No Preservation Without Understandable Error Assessments • Error assessments for climate data records are difficult • Need physical basis for estimating uncertainties, not just internally consistent measurement statistics • Error assessments must be tied to algorithm code – data editing is as important as coefficients or outlines of algorithms • Errors are not believable if entire data production process is not publicly understandable
Current State • Algorithm Theoretical Basis Documents do not necessarily represent the “as-built” algorithms with their data editing • EOS data production systems are “overwhelmingly complex” • May need new documentation tools to provide understanding – 100,000 lines of code is not readable in a Sunday afternoon • As Science Teams disperse, community knowledge will be lost unless we take steps to prevent it • May need to develop “data scholars”
Action Items • Can this workshop produce an understandable, quantitative description of cloud variability – and of expected cloud property changes? • Is it possible to develop a community-accepted standard checklist of errors for cloud properties?
Sample Error Checklist • Are the “as-built” instrument drawings available? • Is the ground calibration data available? • Is there a computational math model of the instrument that includes all of the physics of the measurement? • How was the gain determined? • How was the spectral response determined? • How was the Point Spread Function measured? • …

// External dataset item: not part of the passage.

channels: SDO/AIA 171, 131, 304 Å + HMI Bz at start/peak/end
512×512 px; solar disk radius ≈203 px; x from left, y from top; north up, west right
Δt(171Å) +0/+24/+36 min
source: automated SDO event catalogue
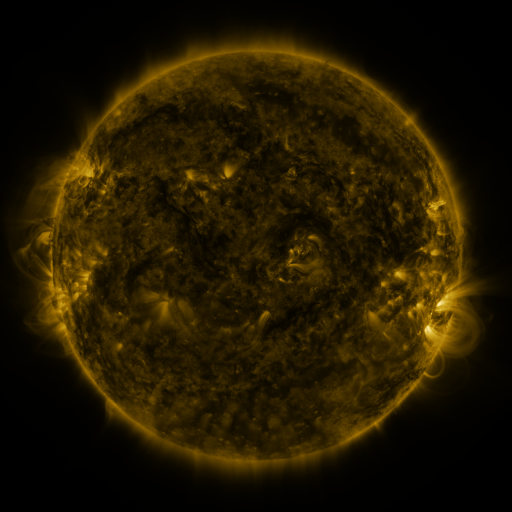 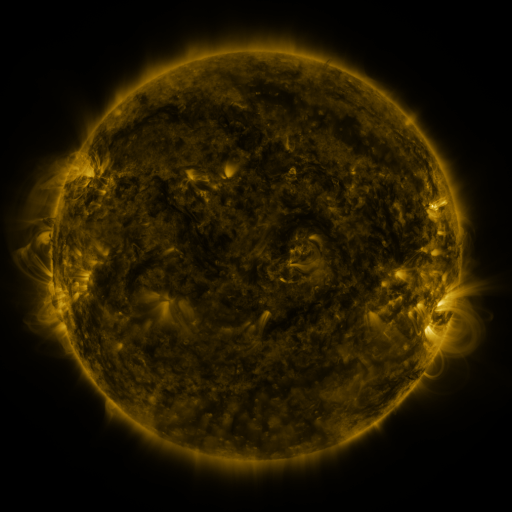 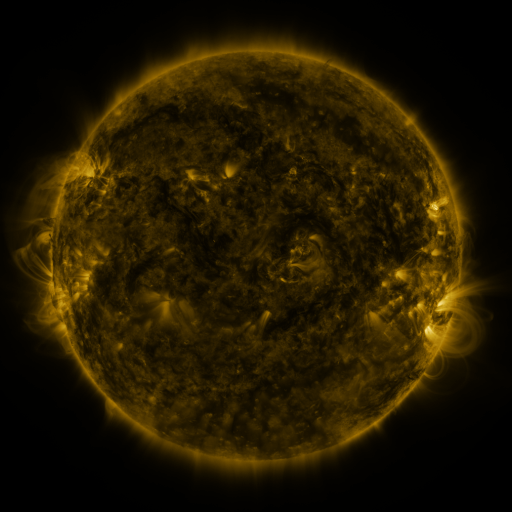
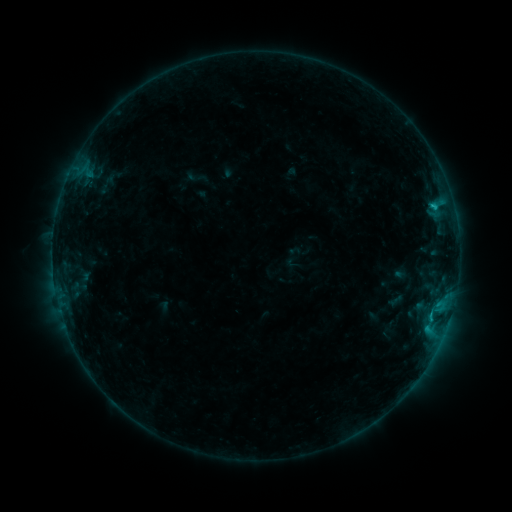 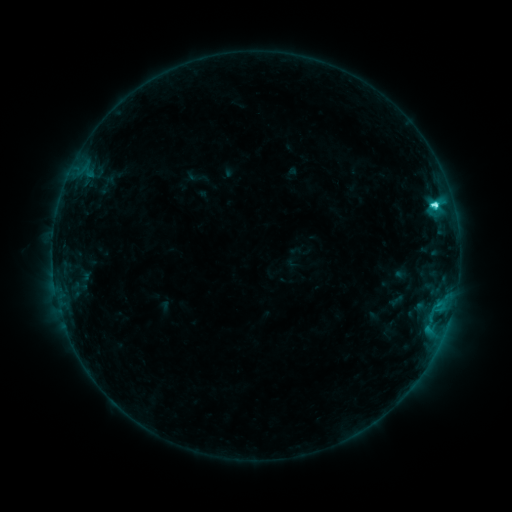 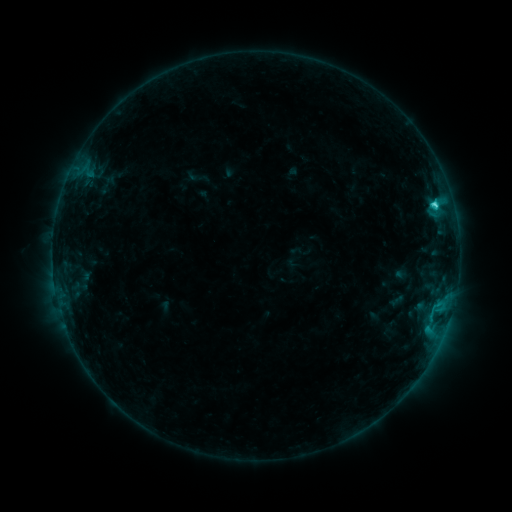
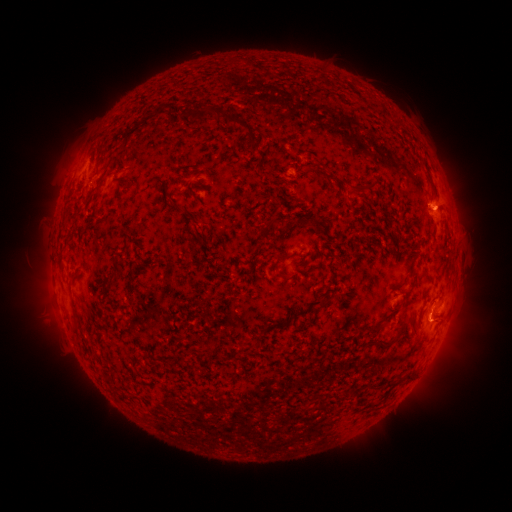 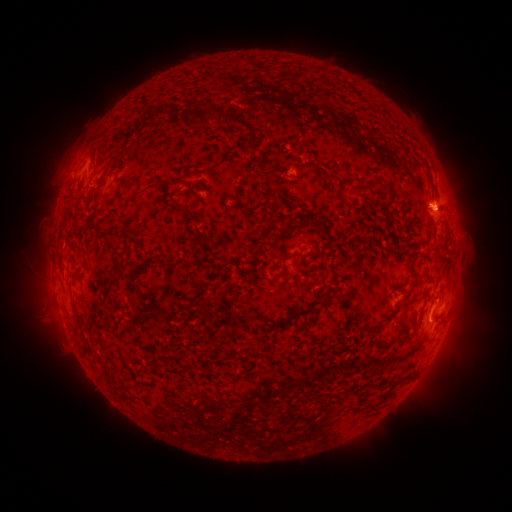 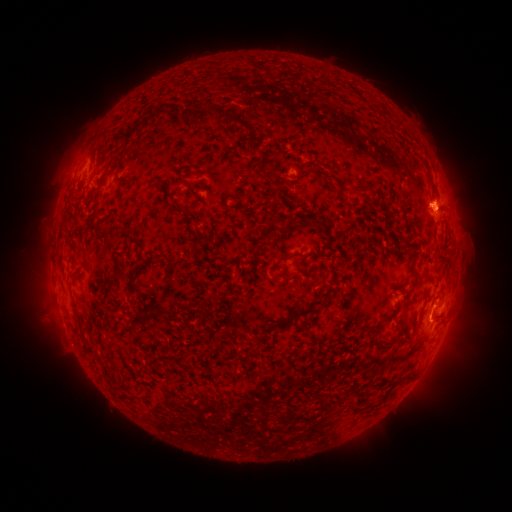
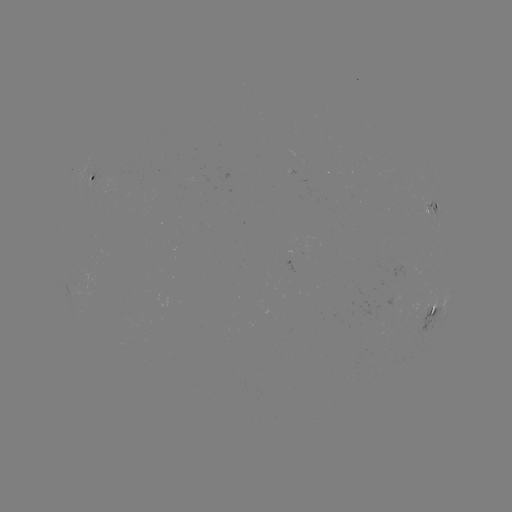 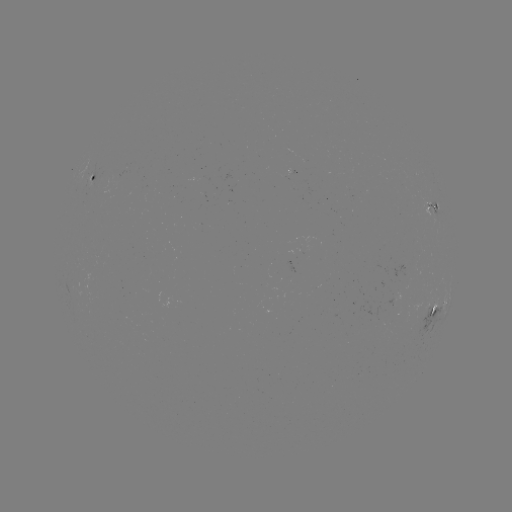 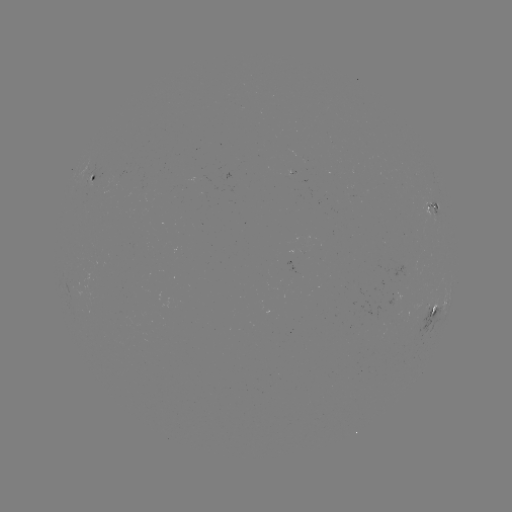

Models for Preservation Funding • The Cemetery Model: • Pay when the body is deposited; live off the interest • The Advanced Cemetery Model: • Pay for the previous bodies, as well as the one you’re depositing; make sure to add new bodies (the Cemetery as Pyramid) • The Cemetery as Theme Park: • Make the cemetery interesting to visit; charge admission • The Public Broadcasting Approach: • Beg for support annually – and ask for volunteers
Actions That Can Reduce Preservation Costs and Risk • Arrange a “Submission Agreement” (data will) with your designated archive • Gather required original documents and make sure your archive can accept them • Drawings • Calibration plans and procedures • Science Team minutes • Source Code • Arrange peer review of documentation
Summary • Our data will not survive without careful thought to ensure • Physical insight into the measured variables and the measurement process • Adequate public access to the measurement process • Cost-effective archival • Archives know less than you do about your data; if you don’t act to preserve that information, archives can’t preserve it!